ASK THE FOLLOWING QUESTIONS: (display them to the class if necessary)
1. How many of you have already been faced with this scenario in real life?
2. What are possible positive or negative consequences for your company?
3. What are possible positive or negative consequences for you, depending on your decision?
GUIDED DISCUSSION: ASK STUDENTS TO SHARE THEIR THOUGHTS ON THE SITUATION AND HOW THEY
ANSWERED THE QUESTIONS.
NOTE 1 : To help facilitate discussion, share any personal experiences you may have encountered with this same sort of issue.
NOTE 2 : Another option to foster further critical thinking is to then ask students ,“ If you were to decide to try to hide this from your boss, hoping sales got better before the event, what happens if ticket sales don’t come through?”
NOTE 3 : Another option to foster further critical thinking is to then ask students , “ What values do you think are in tension here, why is it an ethical dilemma?”
CLOSING DISCUSSION: ASK THE STUDENT, “ HOW IS LEARNING FROM YOUR MISTAKES PART OF YOUR ABILITY TO BE FLEXIBLE AS A LEADER ?”
REVIEW AND CLOSING:
Read the following quote out loud to the students:
o “ If you want to grow, you need to get over any fear you may have of making mistakes.” – John C. Maxwell
Have a few students share their thoughts about this quote.
CORRELATION TO OBSERVATION TOOL: The Frequency Observation Tool (FOT) has a category where students will be observed and rated on their ability to learn from their mistakes.

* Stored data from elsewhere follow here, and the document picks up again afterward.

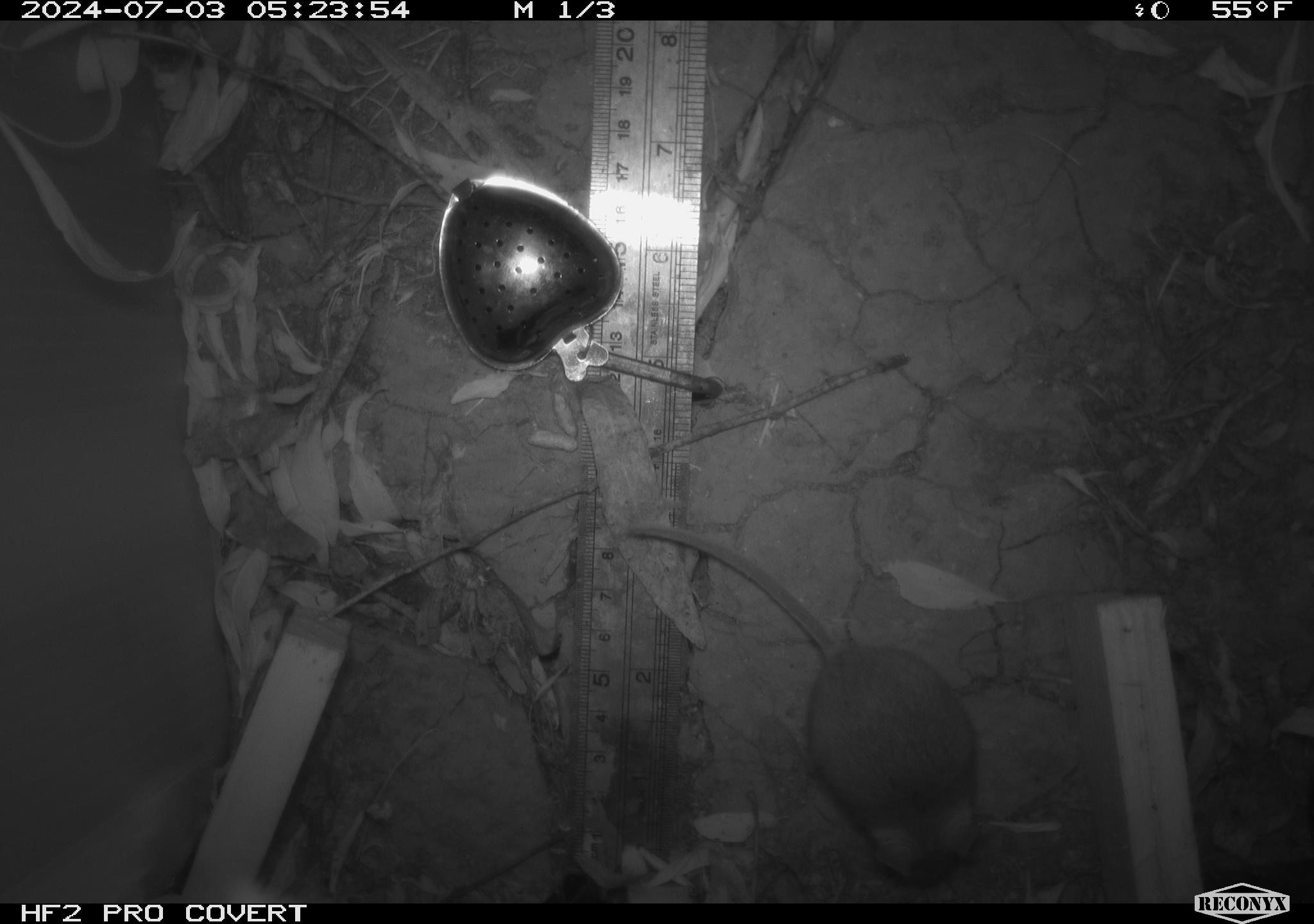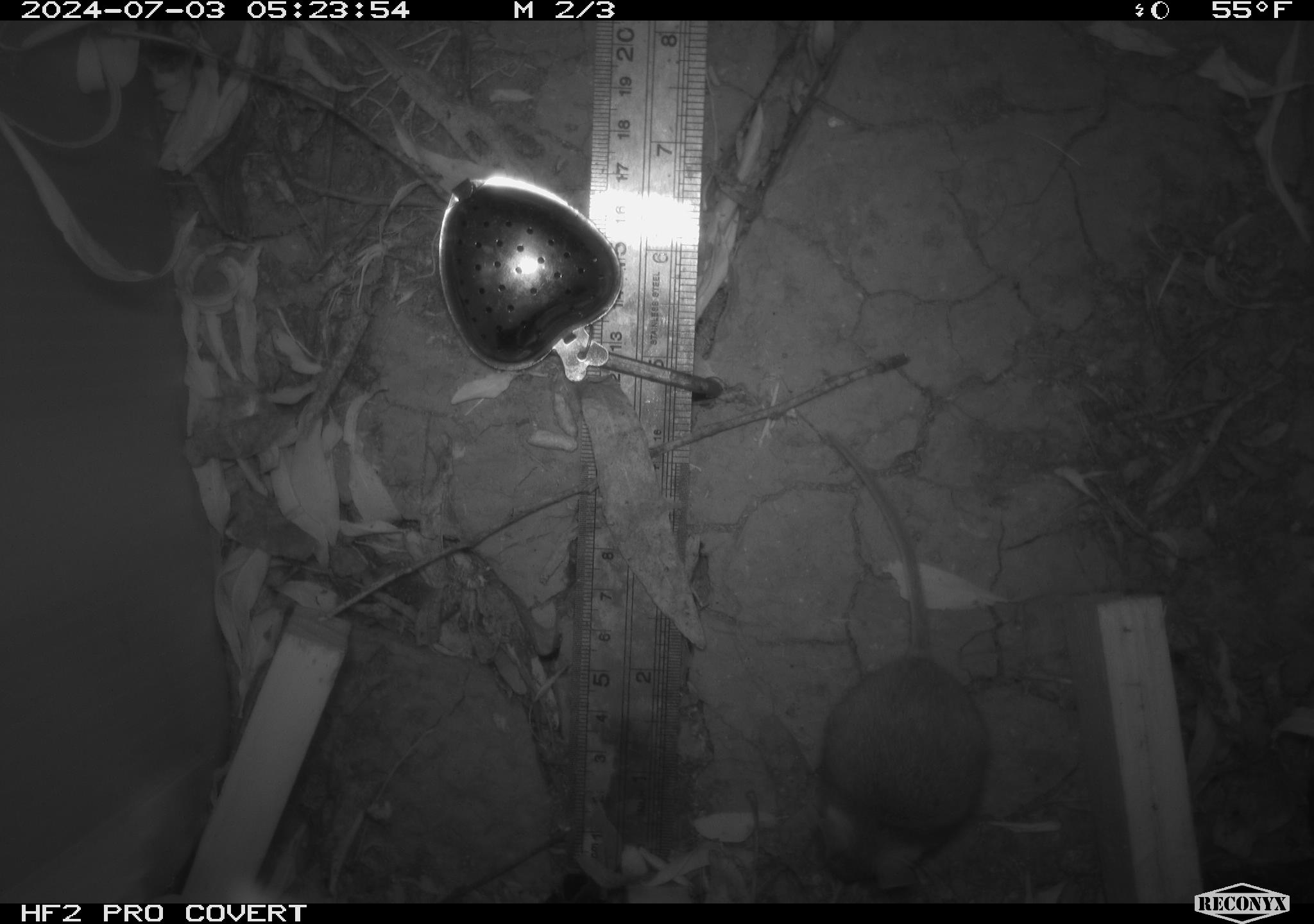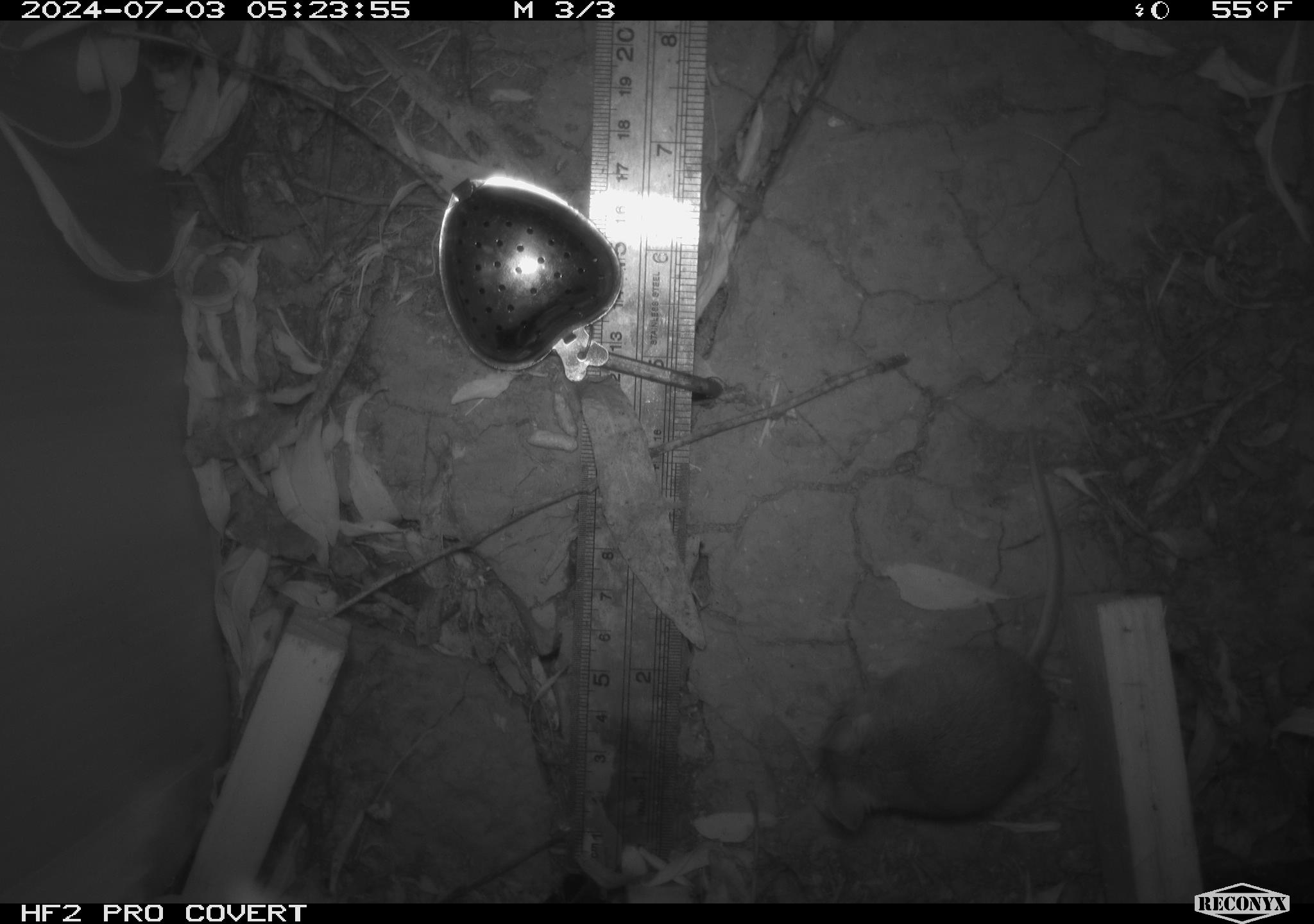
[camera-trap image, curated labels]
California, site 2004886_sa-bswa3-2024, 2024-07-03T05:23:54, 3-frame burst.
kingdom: Animalia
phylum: Chordata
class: Mammalia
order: Rodentia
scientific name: Rodentia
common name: mouse species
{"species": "mouse species (Rodentia)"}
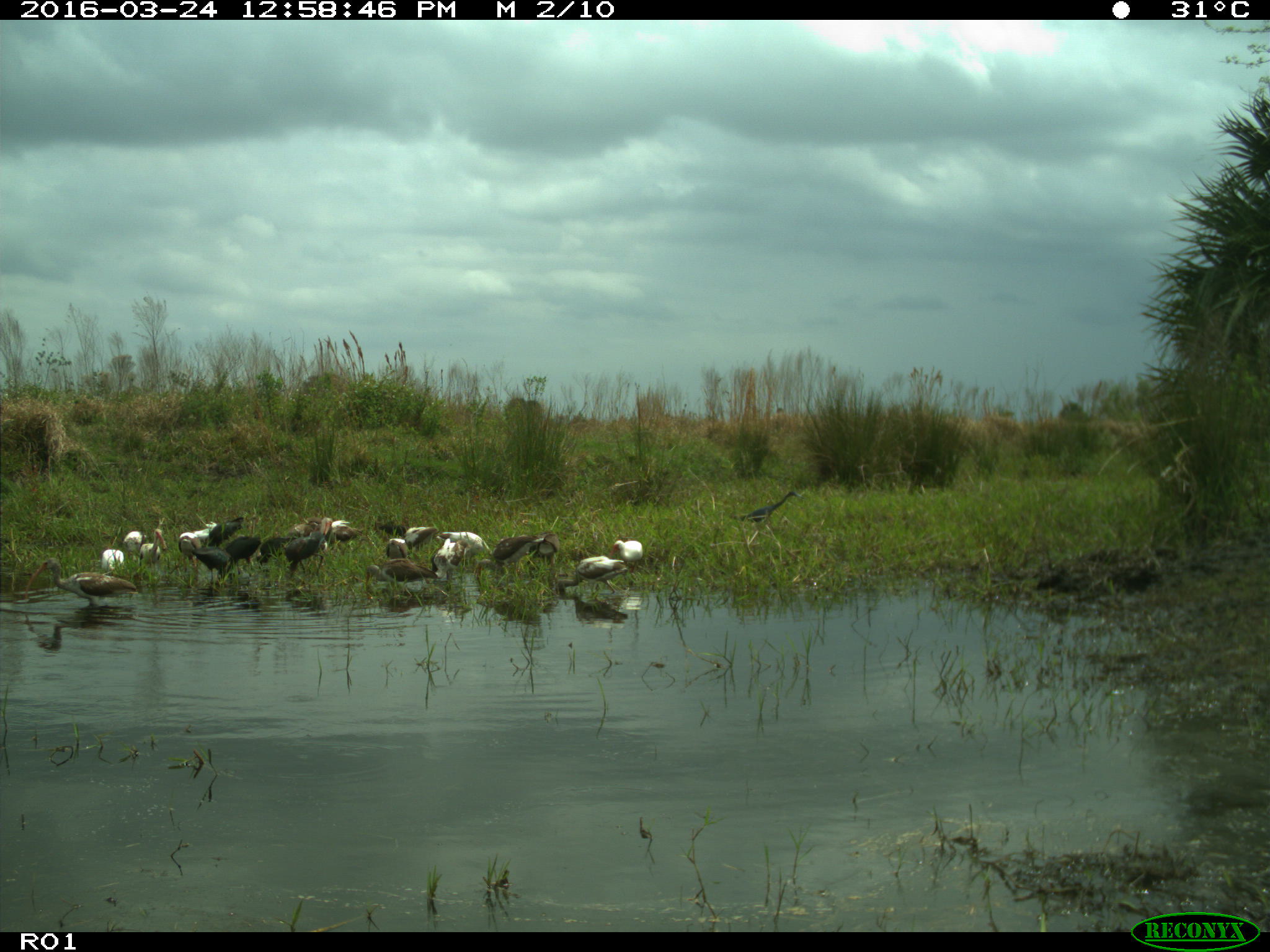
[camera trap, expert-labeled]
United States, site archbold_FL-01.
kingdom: Animalia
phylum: Chordata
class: Aves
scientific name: Aves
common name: birds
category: unidentified bird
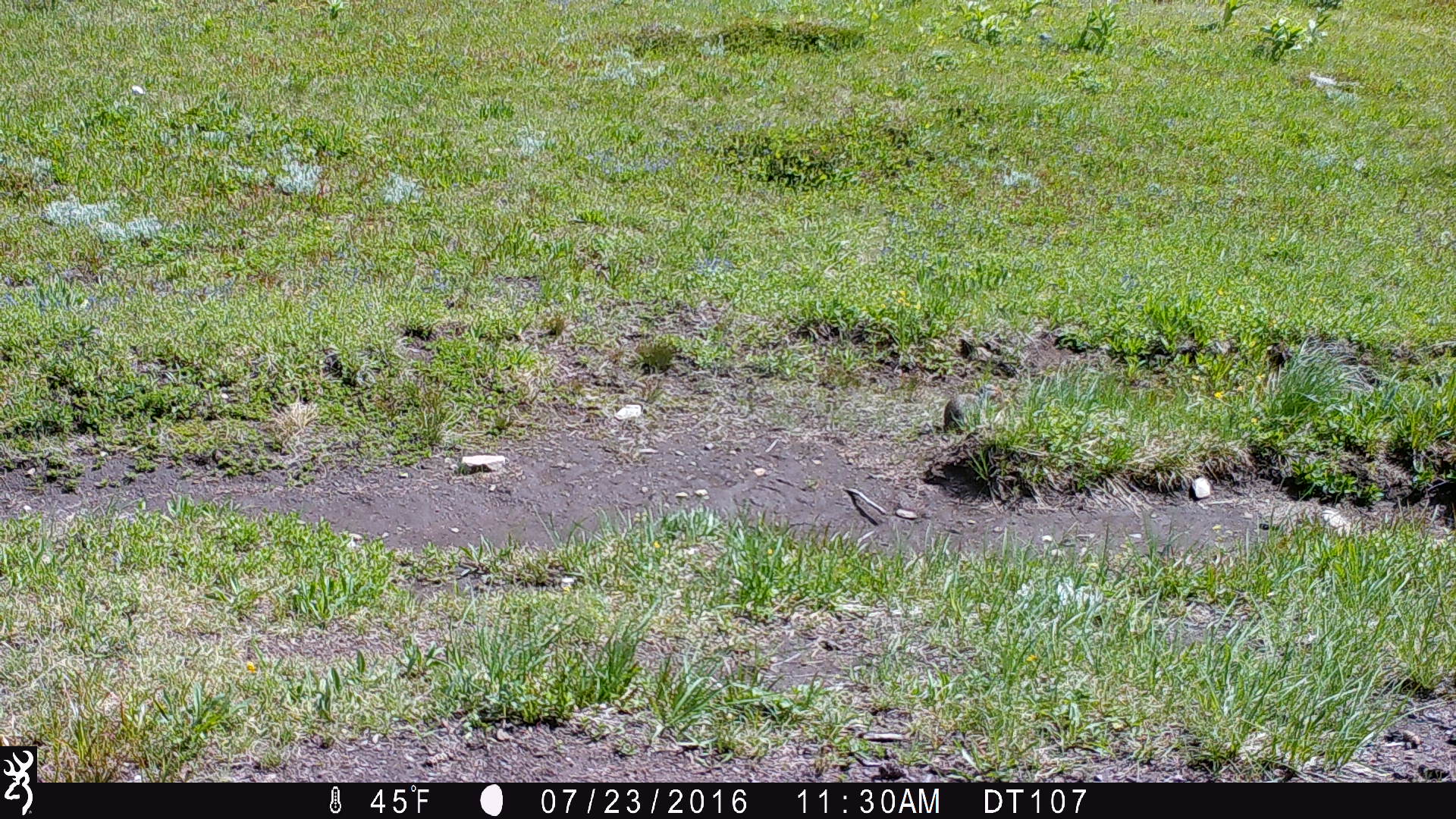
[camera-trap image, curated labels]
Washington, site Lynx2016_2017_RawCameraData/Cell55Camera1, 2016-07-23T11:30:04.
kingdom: Animalia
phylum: Chordata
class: Mammalia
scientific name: Mammalia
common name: small mammal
Small mammal (Mammalia). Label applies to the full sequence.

This lesson will give them the opportunity to define steps to take to recover from a mistake at work.
DIFFERENTIATED INSTRUCTION IDEAS
-Visual: Visual learners will benefit from having the steps written down on the whiteboard or on a piece of paper.
-Auditory: Auditory learners will benefit from the class and partner discussions.
-Kinesthetic: Kinesthetic learners could benefit by writing down any important information.
-ESL: ESL students would benefit from having a partner to assist them in the writing activity in case they have questions or need clarification.
-At-risk: At -risk students would benefit from the constant interaction with their group and the class to help keep them engaged and on task .
-Advanced: Advanced learners could benefit from the lesson by assisting other students who are struggling with certain concepts in the lesson.